◆ **Exercise input**
┌────────

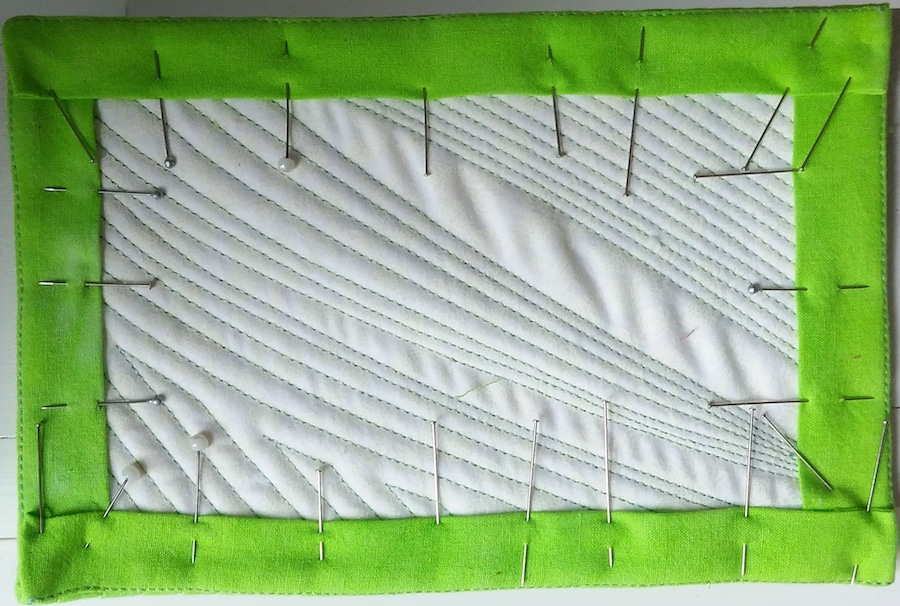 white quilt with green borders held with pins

└────────
┌────────

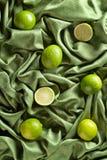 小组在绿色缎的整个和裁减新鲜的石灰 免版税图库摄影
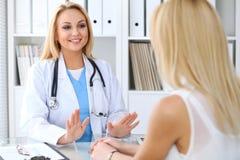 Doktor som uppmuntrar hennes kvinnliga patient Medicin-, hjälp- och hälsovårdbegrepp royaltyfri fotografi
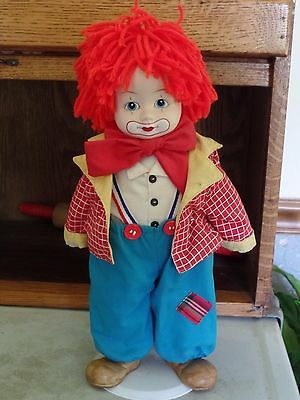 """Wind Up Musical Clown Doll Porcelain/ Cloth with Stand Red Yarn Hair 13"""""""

└────────

◆ **Task instructions**
Beginning with the line that contains "Doktor som uppmuntrar" and ending with the line that contains "Up Musical Clown", reproduce the listing exactly, pictures excluded.

◆ **Output of the exercise**
 Doktor som uppmuntrar hennes kvinnliga patient Medicin-, hjälp- och hälsovårdbegrepp royaltyfri fotografi
 """Wind Up Musical Clown Doll Porcelain/ Cloth with Stand Red Yarn Hair 13"""""""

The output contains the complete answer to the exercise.